100% Bio bei einem hohen Lichtschutzfaktor geht meines Wissens nicht, aber die 99,9 % verspricht z.B. die Firma Laboratoires de Biarritz. Eine Firma deren Philosophie für mich sehr schlüssig ist und sich vielversprechend anhört.  Von dieser Firma habe ich meine Sonnencreme für dieses Jahr gekauft. Bei neuen Cremes oder Produkten die wir auf die Haut anwenden mache ich einen Armbeugetest, wenn ich mir unsicher bin, ob dieses Produkt gut vertragen wird. Dafür gibt man 48 Stunden die Creme etc. in die Armbeuge und wenn nach diesen Stunden keine Reizungen auf der Haut zu sehen sind, kann man die Creme ohne Bedenken anwenden. Generell sagt leider der Hinweis dermatologisch bestätigt/getestet nichts über die Verträglichkeit auf der Haut aus. Dieser Test muss vom Gesetz immer gemacht werden und bedeutet, dass dieses Produkt unter der Gegenwart eines Dermatologen getestet wurde.“Hautverträglichkeit klinisch bestätigt“ ist dagegen aussagekräftiger, da diese Tests mit „echten“ Personen statt finden und hier unter strengsten vorgaben die Creme/das Produkt ausprobiert und dokumentiert wird. Außerdem hier die Hautverträglichkeit bestätigt wird. Jedoch besagt ein Label auf dem nur „klinisch getestet“steht  nichts darüber aus, ob der Test positiv oder negativ war. Wie ihr merkt ein wahres Labyrinth an Deklarationen.

Außerdem gibt es die Möglichkeit seine Sonnencreme selbst herzustellen, jedoch kann man nicht genau sagen, wie hoch der Sonnenschutz ist. Hier gibt es mittlerweile viele Rezepte im Netz. Achtet bitte bei den Rezepten auf reine natürliche (bio) Inhaltsstoffe. Am besten Demeter Produkte.

Bitte verwendet nie nur Sonnencreme, denn diese kann nur bedingt schützen. Egal ob ihr eine gekaufte, selbst hergestellte, BIO oder  Synthetik Creme mit einem sehr hohen Lichtschutzfaktor habt. Alleine kann diese eure Kinder (und euch) keinen ganzen Tag vor der Sonne schützen!

Ich hoffe, dass ihr ein paar Tipps für euch mitnehmen konntet und die Sonne weiterhin „richtig“ genießt.
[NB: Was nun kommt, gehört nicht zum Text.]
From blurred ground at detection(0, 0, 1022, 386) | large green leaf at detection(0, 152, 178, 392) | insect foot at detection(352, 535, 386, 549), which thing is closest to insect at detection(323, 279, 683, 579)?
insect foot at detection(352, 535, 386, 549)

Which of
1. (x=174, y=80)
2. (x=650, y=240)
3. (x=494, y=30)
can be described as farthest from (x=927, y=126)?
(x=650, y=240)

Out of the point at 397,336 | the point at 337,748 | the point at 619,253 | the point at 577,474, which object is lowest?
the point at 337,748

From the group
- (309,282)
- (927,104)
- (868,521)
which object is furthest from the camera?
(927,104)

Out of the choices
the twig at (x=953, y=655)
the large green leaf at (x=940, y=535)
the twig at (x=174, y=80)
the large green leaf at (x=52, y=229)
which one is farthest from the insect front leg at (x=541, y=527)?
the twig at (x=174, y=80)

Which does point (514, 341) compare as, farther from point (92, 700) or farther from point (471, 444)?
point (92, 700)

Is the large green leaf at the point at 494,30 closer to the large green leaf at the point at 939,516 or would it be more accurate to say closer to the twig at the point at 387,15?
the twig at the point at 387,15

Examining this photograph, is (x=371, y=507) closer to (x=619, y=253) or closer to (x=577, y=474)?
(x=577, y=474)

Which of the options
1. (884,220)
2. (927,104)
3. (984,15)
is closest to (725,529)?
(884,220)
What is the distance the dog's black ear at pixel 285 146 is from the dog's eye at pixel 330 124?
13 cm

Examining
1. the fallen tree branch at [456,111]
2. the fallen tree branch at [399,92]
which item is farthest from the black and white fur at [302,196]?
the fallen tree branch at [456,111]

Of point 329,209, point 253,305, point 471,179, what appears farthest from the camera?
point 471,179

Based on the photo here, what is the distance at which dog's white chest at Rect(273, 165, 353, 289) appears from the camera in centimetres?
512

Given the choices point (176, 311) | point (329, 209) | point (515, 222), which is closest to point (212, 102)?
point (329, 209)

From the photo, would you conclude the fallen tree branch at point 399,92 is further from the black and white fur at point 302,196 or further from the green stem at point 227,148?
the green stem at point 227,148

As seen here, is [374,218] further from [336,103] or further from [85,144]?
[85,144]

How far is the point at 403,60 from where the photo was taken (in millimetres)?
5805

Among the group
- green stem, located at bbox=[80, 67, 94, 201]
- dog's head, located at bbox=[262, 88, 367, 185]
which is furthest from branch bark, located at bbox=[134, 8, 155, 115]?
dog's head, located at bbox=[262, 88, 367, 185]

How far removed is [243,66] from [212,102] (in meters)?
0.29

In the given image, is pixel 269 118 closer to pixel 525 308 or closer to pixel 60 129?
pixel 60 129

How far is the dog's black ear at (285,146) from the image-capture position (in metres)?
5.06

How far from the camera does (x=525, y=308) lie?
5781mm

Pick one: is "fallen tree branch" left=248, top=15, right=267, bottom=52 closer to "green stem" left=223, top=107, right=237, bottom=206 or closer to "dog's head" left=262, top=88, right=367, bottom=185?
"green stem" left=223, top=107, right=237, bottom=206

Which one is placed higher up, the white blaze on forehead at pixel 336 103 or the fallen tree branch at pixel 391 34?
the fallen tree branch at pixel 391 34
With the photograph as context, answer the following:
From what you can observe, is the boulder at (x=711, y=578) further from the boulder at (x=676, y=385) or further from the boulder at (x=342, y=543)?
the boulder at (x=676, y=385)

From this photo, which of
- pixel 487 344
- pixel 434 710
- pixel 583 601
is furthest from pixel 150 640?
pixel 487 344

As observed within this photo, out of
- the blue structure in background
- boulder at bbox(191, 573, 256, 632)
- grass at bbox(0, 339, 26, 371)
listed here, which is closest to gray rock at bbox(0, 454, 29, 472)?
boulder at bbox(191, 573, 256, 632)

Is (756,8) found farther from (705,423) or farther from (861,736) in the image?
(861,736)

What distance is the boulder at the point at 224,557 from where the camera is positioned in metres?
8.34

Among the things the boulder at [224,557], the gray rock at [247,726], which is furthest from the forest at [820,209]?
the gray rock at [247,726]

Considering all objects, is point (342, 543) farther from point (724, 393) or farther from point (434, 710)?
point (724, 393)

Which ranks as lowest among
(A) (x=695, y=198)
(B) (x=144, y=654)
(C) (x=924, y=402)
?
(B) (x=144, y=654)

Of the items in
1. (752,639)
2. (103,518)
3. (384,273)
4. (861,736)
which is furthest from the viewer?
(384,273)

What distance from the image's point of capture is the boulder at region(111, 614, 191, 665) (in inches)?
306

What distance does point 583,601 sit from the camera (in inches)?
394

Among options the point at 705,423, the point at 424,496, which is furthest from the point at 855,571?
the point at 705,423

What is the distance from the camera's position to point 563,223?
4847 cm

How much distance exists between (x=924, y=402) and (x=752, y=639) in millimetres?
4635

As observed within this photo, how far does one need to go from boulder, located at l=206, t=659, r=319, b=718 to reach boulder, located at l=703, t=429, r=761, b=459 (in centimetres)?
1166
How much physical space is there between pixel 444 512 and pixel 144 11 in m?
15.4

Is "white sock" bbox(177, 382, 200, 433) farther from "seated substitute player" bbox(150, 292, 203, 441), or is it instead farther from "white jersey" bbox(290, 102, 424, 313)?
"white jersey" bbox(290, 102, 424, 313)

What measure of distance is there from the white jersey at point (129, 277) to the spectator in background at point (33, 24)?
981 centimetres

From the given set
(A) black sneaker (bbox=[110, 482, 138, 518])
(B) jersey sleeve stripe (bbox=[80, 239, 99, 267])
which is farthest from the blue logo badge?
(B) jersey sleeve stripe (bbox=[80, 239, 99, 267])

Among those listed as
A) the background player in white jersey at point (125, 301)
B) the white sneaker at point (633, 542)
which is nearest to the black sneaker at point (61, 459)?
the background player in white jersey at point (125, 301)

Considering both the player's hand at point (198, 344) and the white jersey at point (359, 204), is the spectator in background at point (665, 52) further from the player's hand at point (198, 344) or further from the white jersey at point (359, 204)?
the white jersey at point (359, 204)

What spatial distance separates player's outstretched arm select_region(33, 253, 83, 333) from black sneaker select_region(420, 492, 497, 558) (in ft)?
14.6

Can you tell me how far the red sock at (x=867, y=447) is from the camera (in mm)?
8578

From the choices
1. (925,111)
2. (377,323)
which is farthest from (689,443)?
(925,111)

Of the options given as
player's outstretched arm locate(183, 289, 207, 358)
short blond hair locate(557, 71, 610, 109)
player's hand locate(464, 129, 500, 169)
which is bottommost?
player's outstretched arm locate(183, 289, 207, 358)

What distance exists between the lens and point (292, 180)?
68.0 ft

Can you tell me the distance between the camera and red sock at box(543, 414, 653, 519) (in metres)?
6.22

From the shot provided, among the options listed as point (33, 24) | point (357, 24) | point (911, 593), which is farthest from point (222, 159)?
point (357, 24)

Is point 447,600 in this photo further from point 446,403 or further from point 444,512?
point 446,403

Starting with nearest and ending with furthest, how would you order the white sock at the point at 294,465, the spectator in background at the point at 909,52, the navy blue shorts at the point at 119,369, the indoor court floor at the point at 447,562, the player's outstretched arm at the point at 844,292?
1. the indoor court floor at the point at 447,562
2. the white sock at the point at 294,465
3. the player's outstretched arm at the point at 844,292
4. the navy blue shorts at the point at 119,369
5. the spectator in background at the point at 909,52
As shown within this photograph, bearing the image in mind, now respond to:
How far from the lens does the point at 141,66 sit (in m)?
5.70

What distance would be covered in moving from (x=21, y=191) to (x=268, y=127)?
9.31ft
Wusstet ihr eigentlich, dass Säuglinge noch keinen Hitzeaustausch machen können? Wir Erwachsenen schwitzen und können unseren Körper damit in Balance bringen aber der Körper eines Säuglings schafft das noch nicht (übrigens können Hunde das auch nicht! Sie schwitzen gar nicht und regulieren ihre Temperatur über die Schnauze und ihre Hautzellen am Bauch). Diese Erkenntnis mussten wir leider selber erst mal „lernen“. Als Alf und Ulf ca. 4  Monate alt waren, hatten wir es sehr heiß und selbst im Hotel (wir waren in einem Kurzurlaub) war es kaum auszuhalten. Die Beiden waren nur am weinen und nichts (nicht mal das Stillen!) konnte sie beruhigen. Aus Verzweiflung begannen wir sie mit lauwarmen Waschlappen (wärme ca. auf natürlicher Körpertemperatur) vorsichtig zu betupfen und stellten fest, dass sie ruhiger wurden. Als ich nachher mit meiner Hebamme sprach erklärte sie mir, dass Säuglinge ihre Körpertemperatur noch nicht selber regeln können und diese heißen Sommer sehr anstrengend für sie sind. Dieses negative Erlebnis werde ich nie vergessen. Es war Stress für Beide Seiten. Stress den man mit dem „richtigen Wissen „ hätte vermeiden können.

Jetzt sind Beide in einem Alter, indem sie zwar Kommunizieren können aber beim spielen die Sonne und Hitze komplett vergessen (Phänomenal, ich bekomme davon Kopfschmerzen und die Beiden?), daher besteht nun meine Aufgabe darin, sie immer wieder in den Schatten zu setzen, den Hut wieder aufzuziehen oder im richtigen Moment die Beiden aus der Sonne zu holen bzw. sie in den Richtigen Momenten einzucremen.